Georgios Skretas was graduated from the School of Chemical Engineering of the National Technical University of Athens, Greece in 1998 and received his PhD in Chemical Engineering from Princeton University, USA in 2006. He has then joined the University of Texas at Austin, USA to carry out Postdoctoral research training under the guidance of Professor George Georgiou. Since 2009, he has been the Principal Investigator of the Laboratory of Enzyme & Synthetic Biotechnology at the Institute of Biology, Medicinal Chemistry & Biotechnology of the National Hellenic Research Foundation, Greece, where he currently holds the rank of Research Assistant Professor.

Abstract

It has now been widely recognized that many incurable diseases with enormous socioeconomic impact such as Alzheimer’s disease, Parkinson’s disease, type-2 diabetes etc., are initiated by a common mechanism; the misfolding of specific proteins. Here, we describe the use of engineered bacterial cells as a platform for the discovery of potential therapeutics against such protein misfolding diseases (PMDs). The topic of the described research is the application of molecular evolution approaches for the discovery of compounds that rescue the misfolding of PMD associated proteins. To achieve this, Escherichia coli cells are first engineered to biosynthesize large libraries of test compounds with high structural diversity. Then, the same cells are modified further so that they allow the identification of the rare molecules that correct the folding of particular misfolding-prone and PMD associated proteins (MisPs) with the use of a genetic screen. Lead compounds identified by this initial screen, are then subjected to more detailed evaluation by biochemical and biophysical methods of protein analysis and their ability to inhibit MisP induced pathogenicity is tested using appropriate human cell assays or in vivo models of the disease of interest.

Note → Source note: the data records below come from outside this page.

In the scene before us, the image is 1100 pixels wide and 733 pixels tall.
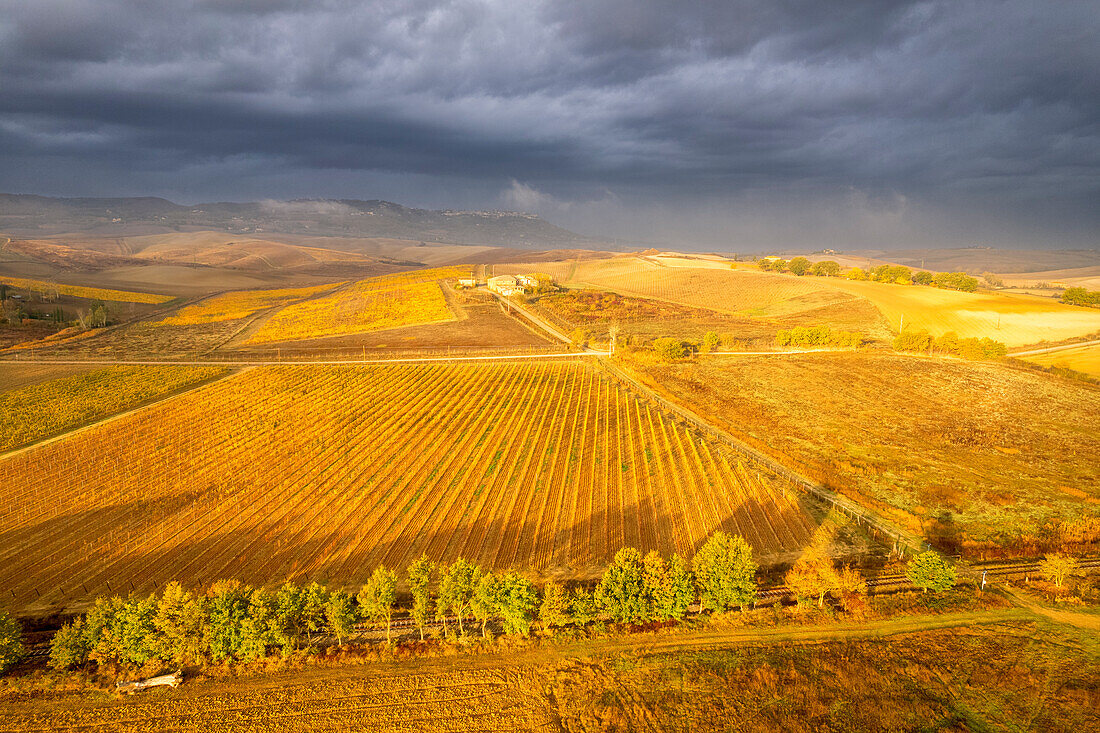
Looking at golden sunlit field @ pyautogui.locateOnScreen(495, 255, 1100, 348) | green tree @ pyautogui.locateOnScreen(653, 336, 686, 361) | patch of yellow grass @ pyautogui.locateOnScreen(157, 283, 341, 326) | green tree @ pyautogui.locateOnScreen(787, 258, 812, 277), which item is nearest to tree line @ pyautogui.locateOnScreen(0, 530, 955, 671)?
green tree @ pyautogui.locateOnScreen(653, 336, 686, 361)

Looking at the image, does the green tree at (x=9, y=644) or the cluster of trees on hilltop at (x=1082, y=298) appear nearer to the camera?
the green tree at (x=9, y=644)

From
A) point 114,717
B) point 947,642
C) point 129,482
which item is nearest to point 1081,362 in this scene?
point 947,642

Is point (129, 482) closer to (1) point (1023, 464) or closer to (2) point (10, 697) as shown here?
(2) point (10, 697)

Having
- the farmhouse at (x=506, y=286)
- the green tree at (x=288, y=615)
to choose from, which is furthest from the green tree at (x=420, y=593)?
the farmhouse at (x=506, y=286)

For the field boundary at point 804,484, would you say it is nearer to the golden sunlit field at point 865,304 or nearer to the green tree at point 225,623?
the green tree at point 225,623

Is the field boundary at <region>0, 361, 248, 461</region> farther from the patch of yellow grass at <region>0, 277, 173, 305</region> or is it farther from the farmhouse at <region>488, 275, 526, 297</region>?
the patch of yellow grass at <region>0, 277, 173, 305</region>
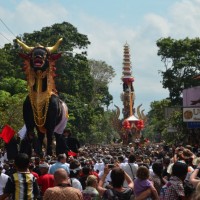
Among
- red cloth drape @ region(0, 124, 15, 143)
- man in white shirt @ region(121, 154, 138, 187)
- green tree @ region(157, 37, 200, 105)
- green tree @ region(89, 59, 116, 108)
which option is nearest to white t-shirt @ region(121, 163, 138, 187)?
man in white shirt @ region(121, 154, 138, 187)

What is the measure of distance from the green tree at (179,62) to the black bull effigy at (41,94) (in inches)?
1325

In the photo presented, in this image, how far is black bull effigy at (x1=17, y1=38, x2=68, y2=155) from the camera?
91.4 feet

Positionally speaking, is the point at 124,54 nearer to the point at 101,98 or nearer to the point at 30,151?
the point at 101,98

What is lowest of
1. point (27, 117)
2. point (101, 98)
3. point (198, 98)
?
point (27, 117)

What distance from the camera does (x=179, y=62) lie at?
62.2 meters

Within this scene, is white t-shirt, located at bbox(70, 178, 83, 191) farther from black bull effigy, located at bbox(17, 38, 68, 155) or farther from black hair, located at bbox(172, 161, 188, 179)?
black bull effigy, located at bbox(17, 38, 68, 155)

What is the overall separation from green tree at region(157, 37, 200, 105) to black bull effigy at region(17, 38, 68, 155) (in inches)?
1325

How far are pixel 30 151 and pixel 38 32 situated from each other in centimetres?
4861

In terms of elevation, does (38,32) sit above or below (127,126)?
above

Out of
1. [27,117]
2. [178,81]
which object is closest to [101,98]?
[178,81]

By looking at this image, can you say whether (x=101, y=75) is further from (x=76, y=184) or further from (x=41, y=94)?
(x=76, y=184)

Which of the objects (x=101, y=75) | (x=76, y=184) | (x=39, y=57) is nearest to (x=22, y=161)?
(x=76, y=184)

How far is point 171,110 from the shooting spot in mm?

The molecules capable of rescuing the misfolding of the target MisP and of antagonizing its associated pathogenicity become drug candidates against the specific disease. We will describe our efforts to identify such “pharmacological chaperones” against the misfolding of the amyloid β (Aβ) peptide and of certain carcinogenic misfolded variants of human p53, with the aim of developing potentially therapeutic compounds against Alzheimer’s disease and cancer, respectively.